(Records in a dataset)
>>
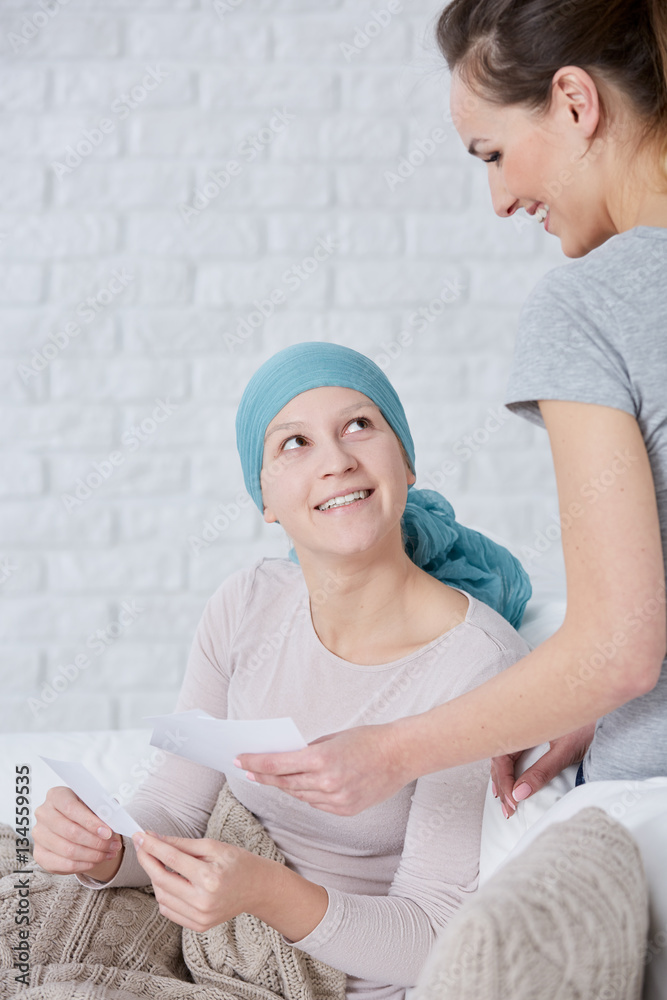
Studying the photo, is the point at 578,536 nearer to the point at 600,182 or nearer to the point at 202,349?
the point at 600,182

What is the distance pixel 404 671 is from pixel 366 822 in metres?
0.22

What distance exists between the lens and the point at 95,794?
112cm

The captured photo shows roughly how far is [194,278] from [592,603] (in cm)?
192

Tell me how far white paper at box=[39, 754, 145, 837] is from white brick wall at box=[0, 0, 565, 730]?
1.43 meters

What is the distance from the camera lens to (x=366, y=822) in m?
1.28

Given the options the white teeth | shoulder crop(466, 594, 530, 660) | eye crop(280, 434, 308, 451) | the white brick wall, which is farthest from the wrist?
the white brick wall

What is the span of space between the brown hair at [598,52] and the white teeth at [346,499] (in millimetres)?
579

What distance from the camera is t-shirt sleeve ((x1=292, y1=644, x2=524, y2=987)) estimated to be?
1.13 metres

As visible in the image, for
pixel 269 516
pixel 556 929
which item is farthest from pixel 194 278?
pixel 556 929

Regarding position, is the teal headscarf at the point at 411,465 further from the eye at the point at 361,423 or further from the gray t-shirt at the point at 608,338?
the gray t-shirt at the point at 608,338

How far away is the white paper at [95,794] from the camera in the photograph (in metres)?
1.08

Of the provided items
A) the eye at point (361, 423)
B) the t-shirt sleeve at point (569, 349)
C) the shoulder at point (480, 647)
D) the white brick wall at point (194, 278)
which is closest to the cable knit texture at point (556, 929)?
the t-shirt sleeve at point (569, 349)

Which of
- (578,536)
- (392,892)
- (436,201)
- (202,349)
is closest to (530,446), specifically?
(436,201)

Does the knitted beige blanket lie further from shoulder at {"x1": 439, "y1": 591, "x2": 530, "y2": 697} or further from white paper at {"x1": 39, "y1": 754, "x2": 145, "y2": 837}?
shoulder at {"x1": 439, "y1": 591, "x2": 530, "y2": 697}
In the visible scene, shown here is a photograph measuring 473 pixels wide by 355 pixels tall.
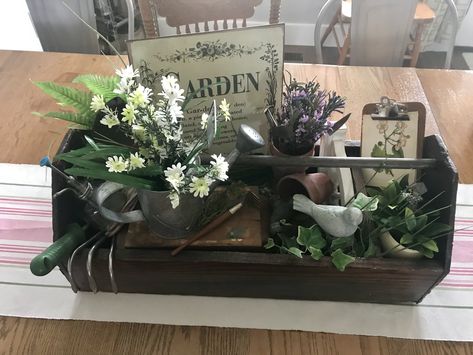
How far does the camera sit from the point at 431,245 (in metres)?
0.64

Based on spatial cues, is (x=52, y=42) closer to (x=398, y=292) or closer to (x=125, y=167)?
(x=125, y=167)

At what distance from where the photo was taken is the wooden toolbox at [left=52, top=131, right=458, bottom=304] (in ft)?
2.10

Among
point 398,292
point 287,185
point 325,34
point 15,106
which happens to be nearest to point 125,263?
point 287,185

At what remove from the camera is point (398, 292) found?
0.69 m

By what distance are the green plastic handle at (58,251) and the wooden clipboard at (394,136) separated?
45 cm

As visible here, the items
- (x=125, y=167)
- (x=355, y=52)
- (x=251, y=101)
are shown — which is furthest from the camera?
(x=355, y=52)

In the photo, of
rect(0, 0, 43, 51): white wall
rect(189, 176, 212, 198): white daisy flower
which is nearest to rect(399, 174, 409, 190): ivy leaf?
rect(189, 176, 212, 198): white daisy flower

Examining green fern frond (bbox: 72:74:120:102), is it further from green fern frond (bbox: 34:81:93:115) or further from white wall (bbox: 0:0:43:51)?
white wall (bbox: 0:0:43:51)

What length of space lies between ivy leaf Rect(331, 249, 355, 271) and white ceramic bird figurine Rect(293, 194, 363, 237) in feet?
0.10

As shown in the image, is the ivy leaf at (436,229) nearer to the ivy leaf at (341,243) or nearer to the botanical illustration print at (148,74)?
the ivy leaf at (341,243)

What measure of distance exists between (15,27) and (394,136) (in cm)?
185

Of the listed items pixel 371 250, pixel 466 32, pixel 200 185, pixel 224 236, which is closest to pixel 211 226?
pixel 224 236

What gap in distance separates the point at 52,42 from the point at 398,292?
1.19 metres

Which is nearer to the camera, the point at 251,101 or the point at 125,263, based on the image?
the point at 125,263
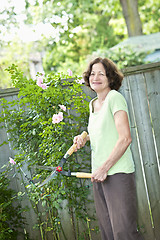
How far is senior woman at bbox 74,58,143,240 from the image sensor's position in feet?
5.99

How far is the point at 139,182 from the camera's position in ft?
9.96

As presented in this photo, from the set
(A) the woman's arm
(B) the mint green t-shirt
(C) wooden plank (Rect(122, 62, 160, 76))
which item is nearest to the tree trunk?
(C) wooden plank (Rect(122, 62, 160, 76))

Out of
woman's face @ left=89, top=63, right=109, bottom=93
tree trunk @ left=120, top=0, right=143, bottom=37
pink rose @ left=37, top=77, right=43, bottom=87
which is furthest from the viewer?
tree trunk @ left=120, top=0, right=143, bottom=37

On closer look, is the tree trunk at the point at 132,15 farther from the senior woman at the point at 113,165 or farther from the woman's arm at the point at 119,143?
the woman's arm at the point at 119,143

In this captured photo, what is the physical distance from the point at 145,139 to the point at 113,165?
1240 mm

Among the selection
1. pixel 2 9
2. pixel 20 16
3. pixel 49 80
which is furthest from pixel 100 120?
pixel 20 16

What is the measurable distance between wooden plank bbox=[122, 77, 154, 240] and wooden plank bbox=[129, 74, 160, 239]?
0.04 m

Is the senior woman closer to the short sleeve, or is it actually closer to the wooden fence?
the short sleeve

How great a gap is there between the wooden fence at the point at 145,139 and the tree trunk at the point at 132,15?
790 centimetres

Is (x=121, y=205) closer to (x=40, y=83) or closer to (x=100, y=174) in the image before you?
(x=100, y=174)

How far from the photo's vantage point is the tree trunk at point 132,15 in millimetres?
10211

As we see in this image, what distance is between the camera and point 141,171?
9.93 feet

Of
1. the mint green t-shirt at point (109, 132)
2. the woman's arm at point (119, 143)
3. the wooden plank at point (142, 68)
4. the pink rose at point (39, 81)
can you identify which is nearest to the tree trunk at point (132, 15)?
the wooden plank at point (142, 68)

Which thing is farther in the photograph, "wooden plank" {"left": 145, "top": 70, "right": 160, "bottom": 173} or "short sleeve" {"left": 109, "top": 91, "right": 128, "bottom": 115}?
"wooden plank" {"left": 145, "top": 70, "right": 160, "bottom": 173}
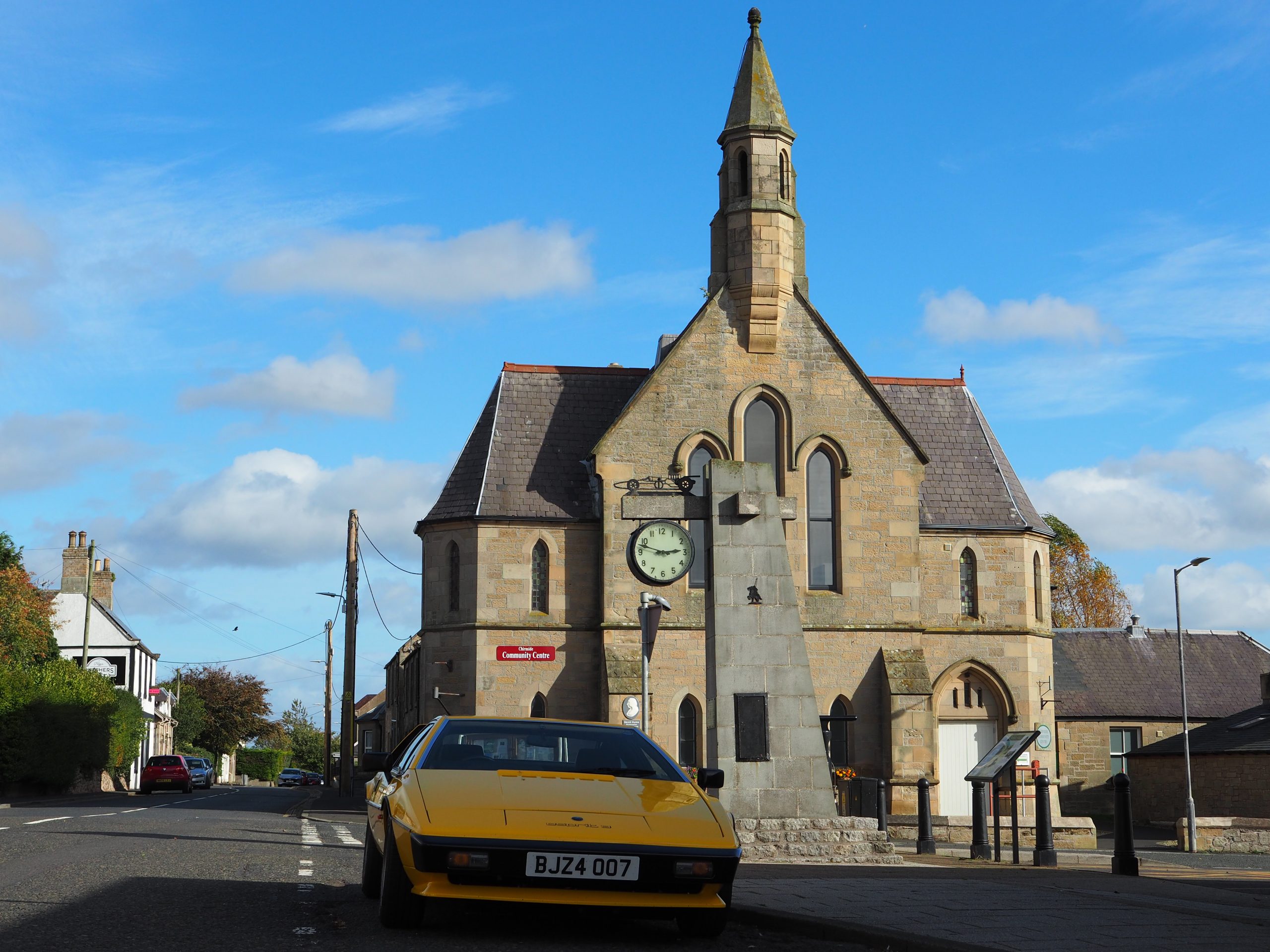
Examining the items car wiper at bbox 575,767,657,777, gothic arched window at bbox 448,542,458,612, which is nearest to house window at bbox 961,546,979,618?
<<
> Work to complete
How many lines in the items above contain the word "wooden"? Reply with the number alone.

> Solved exercise
11